SUPREME COURT OF INDIA
Secretary, Andhra Pradesh Public Service Commission
Vs
B. Swapna
Civil Appeal No.1775 of 2005
(Arijit Pasayat and S.H.Kapadia)
16/03/2005
ARIJIT PASAYAT, J.
1. Leave granted.
2. The Andhra Pradesh Public Service Commission (hereinafter referred to as the 'Commission') calls in question legality of the judgment rendered by a Division Bench of the Andra Pradesh High Court affirming the judgment of the Andhra Pradesh Administrative Tribunal (in short the 'Tribunal').

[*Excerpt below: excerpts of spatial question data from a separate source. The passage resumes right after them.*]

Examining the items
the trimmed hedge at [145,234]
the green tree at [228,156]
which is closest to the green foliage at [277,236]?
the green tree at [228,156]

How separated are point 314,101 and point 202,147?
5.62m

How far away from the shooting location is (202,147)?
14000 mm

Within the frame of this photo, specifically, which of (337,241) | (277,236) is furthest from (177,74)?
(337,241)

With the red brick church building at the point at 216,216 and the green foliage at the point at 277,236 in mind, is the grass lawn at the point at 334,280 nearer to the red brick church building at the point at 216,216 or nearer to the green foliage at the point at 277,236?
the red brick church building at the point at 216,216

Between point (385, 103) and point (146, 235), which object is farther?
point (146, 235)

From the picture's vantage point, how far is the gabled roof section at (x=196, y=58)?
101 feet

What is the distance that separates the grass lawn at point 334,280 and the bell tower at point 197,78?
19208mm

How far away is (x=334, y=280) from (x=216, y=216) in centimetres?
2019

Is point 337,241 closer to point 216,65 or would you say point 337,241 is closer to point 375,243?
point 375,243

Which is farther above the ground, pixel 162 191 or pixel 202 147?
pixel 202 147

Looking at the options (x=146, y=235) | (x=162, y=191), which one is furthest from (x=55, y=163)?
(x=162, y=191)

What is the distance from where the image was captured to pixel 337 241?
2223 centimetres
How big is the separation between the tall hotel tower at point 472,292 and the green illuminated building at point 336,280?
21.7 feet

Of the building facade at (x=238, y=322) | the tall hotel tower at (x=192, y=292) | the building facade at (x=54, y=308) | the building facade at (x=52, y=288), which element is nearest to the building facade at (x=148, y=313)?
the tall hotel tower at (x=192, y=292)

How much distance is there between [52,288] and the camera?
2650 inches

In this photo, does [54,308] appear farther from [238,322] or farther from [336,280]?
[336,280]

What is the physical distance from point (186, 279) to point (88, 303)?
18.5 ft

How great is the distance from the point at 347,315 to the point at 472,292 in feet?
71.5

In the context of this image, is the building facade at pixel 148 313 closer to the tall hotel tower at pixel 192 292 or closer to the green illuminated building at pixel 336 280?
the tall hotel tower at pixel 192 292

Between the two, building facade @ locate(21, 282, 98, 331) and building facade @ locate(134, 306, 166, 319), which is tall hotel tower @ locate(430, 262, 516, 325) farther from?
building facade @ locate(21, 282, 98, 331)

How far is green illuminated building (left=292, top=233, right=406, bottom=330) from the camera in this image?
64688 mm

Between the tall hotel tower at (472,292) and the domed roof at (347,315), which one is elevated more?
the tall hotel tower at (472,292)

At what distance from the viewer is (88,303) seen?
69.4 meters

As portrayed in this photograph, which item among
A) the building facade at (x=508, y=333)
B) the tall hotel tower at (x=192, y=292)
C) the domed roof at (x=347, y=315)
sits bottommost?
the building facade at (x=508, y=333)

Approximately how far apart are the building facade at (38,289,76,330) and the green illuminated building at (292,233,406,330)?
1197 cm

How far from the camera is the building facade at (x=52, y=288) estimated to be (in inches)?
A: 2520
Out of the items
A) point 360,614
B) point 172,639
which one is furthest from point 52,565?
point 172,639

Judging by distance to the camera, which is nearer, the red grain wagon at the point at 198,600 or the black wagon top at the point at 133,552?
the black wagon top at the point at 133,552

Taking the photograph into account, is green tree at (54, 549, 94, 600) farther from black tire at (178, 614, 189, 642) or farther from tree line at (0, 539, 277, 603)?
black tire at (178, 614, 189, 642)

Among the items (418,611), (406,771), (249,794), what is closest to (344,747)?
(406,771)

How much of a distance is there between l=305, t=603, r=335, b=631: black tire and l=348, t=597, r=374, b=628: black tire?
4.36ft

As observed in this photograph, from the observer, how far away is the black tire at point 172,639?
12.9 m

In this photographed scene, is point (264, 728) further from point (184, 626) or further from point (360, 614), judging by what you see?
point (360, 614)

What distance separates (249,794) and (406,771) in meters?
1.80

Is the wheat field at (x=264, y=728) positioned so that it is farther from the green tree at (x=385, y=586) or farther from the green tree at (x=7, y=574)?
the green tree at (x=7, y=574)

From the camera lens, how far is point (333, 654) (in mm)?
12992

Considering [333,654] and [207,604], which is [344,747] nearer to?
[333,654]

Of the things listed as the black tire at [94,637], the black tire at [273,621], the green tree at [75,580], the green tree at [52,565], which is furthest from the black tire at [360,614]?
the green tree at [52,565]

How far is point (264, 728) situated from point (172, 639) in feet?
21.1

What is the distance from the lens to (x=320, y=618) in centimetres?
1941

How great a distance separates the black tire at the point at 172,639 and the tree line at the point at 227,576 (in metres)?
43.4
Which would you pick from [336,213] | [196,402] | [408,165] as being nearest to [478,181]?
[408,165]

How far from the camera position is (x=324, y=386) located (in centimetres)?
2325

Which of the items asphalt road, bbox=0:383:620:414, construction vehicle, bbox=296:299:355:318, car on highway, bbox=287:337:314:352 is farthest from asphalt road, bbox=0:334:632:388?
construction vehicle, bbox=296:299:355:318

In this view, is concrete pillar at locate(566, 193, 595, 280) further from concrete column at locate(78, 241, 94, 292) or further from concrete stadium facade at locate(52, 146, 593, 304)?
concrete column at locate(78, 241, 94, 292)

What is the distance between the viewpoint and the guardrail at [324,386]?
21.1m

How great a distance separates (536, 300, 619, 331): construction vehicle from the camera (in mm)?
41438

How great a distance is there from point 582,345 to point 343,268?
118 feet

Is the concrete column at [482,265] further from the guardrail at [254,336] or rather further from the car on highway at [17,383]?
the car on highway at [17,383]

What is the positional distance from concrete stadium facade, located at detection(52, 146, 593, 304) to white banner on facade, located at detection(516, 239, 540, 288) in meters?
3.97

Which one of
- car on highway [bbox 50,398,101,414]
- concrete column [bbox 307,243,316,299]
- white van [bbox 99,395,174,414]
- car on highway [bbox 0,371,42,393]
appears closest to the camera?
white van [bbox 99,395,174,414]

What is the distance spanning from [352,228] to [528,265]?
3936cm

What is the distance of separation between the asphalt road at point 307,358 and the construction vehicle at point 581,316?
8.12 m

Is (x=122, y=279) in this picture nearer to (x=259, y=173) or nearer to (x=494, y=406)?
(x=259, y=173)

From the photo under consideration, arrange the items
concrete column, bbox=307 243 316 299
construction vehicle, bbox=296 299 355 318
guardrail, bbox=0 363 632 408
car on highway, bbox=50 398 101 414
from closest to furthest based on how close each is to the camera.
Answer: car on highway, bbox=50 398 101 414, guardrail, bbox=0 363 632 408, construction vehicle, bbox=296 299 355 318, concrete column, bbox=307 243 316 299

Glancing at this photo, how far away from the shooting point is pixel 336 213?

3. The controversy involved in the present appeal arises in the following background:
The appellant-Commission by its advertisement No.13/94 dated 17.1.1995 advertised for filling up 8 posts of Assistant Public Relations Officers. Subsequently, 7 more vacancies were advertised. Therefore, the recruitment was made for 15 vacancies. There were 5 zones namely, Zones I to V for which selections were to be made in the following manner:
Zone Community No. of vacancies
I OC 2
BC-B 1
II OC 2
BC-B 1
III OC 1
BC-A 1
IV OC 2
BC-B 1
V OC 2
BC-C 1
The short abbreviations used above are : Open category-OC, Backward Classes-BC
and Scheduled Tribe-ST. As noted above, amongst backward classes there were
further sub-classifications i.e. BC-A, BC-B and BC-C.
The selections were finalized on 2.7.1996.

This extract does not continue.